- **Material for this exercise**:
╭──

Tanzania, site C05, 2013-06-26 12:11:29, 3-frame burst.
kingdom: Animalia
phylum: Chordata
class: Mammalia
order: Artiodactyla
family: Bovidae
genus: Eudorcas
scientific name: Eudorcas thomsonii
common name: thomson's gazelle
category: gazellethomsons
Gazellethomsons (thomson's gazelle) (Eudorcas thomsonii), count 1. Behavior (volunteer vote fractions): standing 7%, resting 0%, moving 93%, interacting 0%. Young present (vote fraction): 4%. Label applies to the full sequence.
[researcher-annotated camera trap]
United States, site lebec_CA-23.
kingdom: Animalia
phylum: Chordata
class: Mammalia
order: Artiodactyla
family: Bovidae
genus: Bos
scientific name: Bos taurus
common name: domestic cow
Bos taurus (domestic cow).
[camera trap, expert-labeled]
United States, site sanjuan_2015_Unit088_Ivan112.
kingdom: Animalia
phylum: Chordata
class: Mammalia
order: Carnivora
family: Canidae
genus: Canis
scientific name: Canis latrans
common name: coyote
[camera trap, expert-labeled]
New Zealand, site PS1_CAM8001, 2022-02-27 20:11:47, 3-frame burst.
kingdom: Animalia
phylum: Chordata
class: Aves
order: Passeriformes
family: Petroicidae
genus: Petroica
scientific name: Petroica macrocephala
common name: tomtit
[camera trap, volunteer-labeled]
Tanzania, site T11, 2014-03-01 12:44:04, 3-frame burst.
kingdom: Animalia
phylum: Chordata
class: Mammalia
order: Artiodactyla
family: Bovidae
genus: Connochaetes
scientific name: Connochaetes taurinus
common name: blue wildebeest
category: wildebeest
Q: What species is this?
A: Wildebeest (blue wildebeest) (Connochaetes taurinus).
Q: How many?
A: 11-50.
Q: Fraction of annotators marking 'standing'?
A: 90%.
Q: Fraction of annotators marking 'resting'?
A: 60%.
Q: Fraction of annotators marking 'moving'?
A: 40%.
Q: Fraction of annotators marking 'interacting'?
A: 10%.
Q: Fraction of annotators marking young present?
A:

╰──

- **Problem description**:
Your answer must be the complete listing, reproduced exactly.

- **Solution to this task**:
Tanzania, site C05, 2013-06-26 12:11:29, 3-frame burst.
kingdom: Animalia
phylum: Chordata
class: Mammalia
order: Artiodactyla
family: Bovidae
genus: Eudorcas
scientific name: Eudorcas thomsonii
common name: thomson's gazelle
category: gazellethomsons
Gazellethomsons (thomson's gazelle) (Eudorcas thomsonii), count 1. Behavior (volunteer vote fractions): standing 7%, resting 0%, moving 93%, interacting 0%. Young present (vote fraction): 4%. Label applies to the full sequence.
[researcher-annotated camera trap]
United States, site lebec_CA-23.
kingdom: Animalia
phylum: Chordata
class: Mammalia
order: Artiodactyla
family: Bovidae
genus: Bos
scientific name: Bos taurus
common name: domestic cow
Bos taurus (domestic cow).
[camera trap, expert-labeled]
United States, site sanjuan_2015_Unit088_Ivan112.
kingdom: Animalia
phylum: Chordata
class: Mammalia
order: Carnivora
family: Canidae
genus: Canis
scientific name: Canis latrans
common name: coyote
[camera trap, expert-labeled]
New Zealand, site PS1_CAM8001, 2022-02-27 20:11:47, 3-frame burst.
kingdom: Animalia
phylum: Chordata
class: Aves
order: Passeriformes
family: Petroicidae
genus: Petroica
scientific name: Petroica macrocephala
common name: tomtit
[camera trap, volunteer-labeled]
Tanzania, site T11, 2014-03-01 12:44:04, 3-frame burst.
kingdom: Animalia
phylum: Chordata
class: Mammalia
order: Artiodactyla
family: Bovidae
genus: Connochaetes
scientific name: Connochaetes taurinus
common name: blue wildebeest
category: wildebeest
Q: What species is this?
A: Wildebeest (blue wildebeest) (Connochaetes taurinus).
Q: How many?
A: 11-50.
Q: Fraction of annotators marking 'standing'?
A: 90%.
Q: Fraction of annotators marking 'resting'?
A: 60%.
Q: Fraction of annotators marking 'moving'?
A: 40%.
Q: Fraction of annotators marking 'interacting'?
A: 10%.
Q: Fraction of annotators marking young present?
A:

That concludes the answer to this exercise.